> _Assignment a_: Write out, word for word, the part of the testing and debugging assignment starting with "The implementation of" and going on through "a dummy value.".
Passage shown Block Start
Assignment 1:
Testing and Debugging
Due Date: Wednesday, January 22
Save paper. Do not blindly print files. There are a number of files included with this assignment that you should not print.
NOTE: A copy of the cover page cover1.ps MUST be the first page of your document. (It can also be found in the a1 directory). If it does not appear as the VERY FIRST page of your document you will lose one full letter grade (e.g., A becomes B, C+ becomes D+, and D or lower becomes F). This means: NO BINDERS OR ENVELOPES.
You may work with a partner if you like. In this case you will hand in one jointly authored report. Each author will receive the same grade.
Top down testing starts with the main program to ensure that the upper level design and implementation is correct. In doing so it uses subprograms (called stubs or skeletons) to implement the lower level operations as place holders until the actual subprograms are completed. You'll begin by writing the stubs.
The implementation of the lower level module may be postponed until later or it may be done, in parallel, by another programmer. In this part of the assignment you are to write a skeleton Stack ADT (in a file called stack.tu) that provides stubs for each of the operations supported by the Stack (they are listed below). The stubs do not actually perform the operations, they just print a message saying which function or procedure was called and the parameters with which it was called. In the case of a function the returned value is usually a dummy value.
Passage shown Block End
Task input Block Start
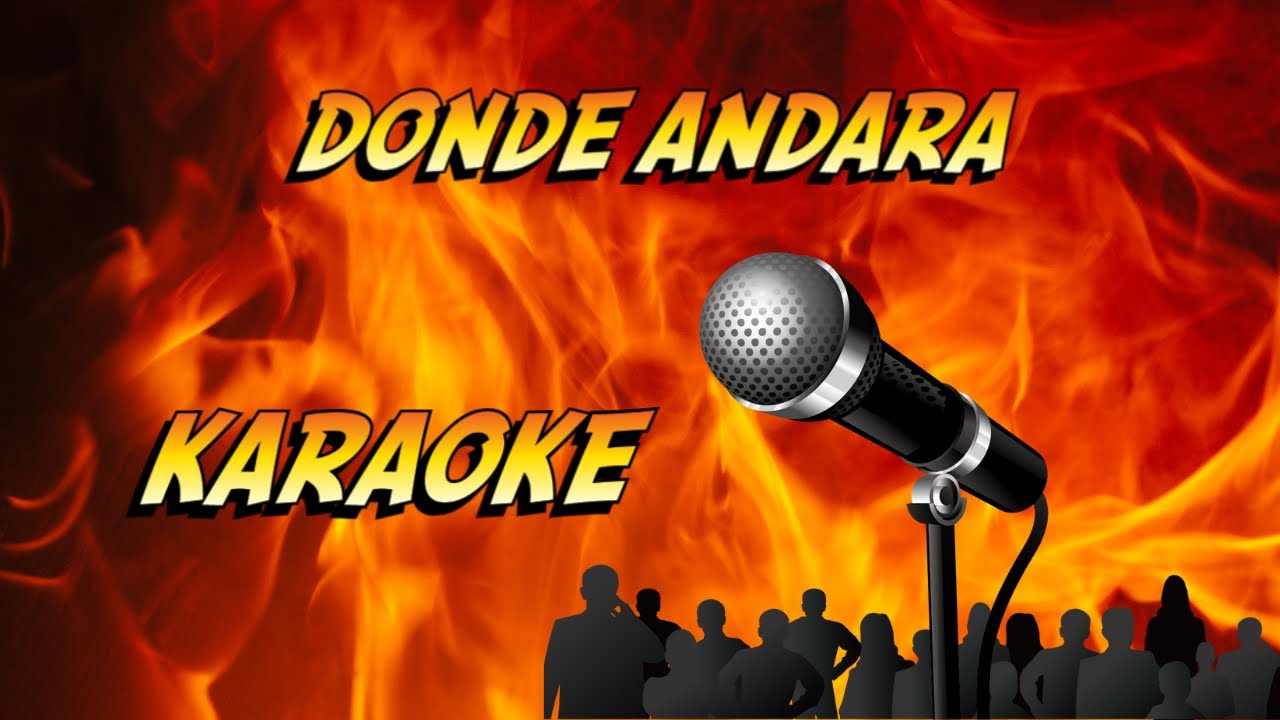 DONDE ANDARA  -   KARAOKE  -  VISCONTI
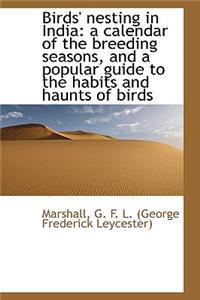 Birds Nesting in India: A Calendar of the Breeding Seasons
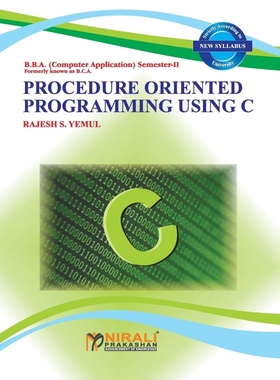 按需印刷PROCEDURE ORIENTED PROGRAMMING USING C[9789383525966]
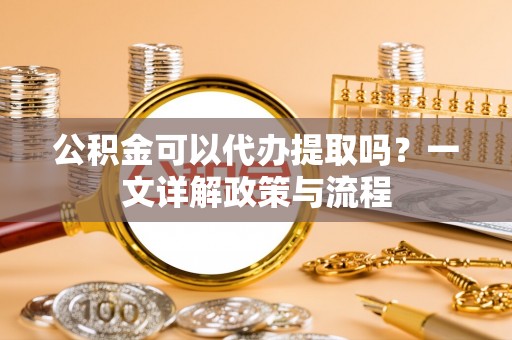 桂平公积金可以代办提取吗？一文详解政策与流程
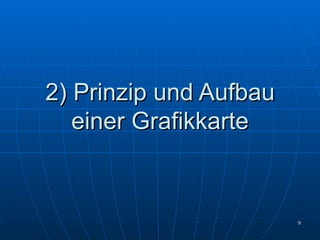 2) Prinzip und Aufbau einer Grafikkarte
Task input Block End
> _Assignment b_: Give the entire listing that follows the assignment again, line for line and word for word, with the pictures left out.

> _Answer area a_:
The implementation of the lower level module may be postponed until later or it may be done, in parallel, by another programmer. In this part of the assignment you are to write a skeleton Stack ADT (in a file called stack.tu) that provides stubs for each of the operations supported by the Stack (they are listed below). The stubs do not actually perform the operations, they just print a message saying which function or procedure was called and the parameters with which it was called. In the case of a function the returned value is usually a dummy value.

> _Answer area b_:
 DONDE ANDARA  -   KARAOKE  -  VISCONTI
 Birds Nesting in India: A Calendar of the Breeding Seasons
 按需印刷PROCEDURE ORIENTED PROGRAMMING USING C[9789383525966]
 桂平公积金可以代办提取吗？一文详解政策与流程
 2) Prinzip und Aufbau einer Grafikkarte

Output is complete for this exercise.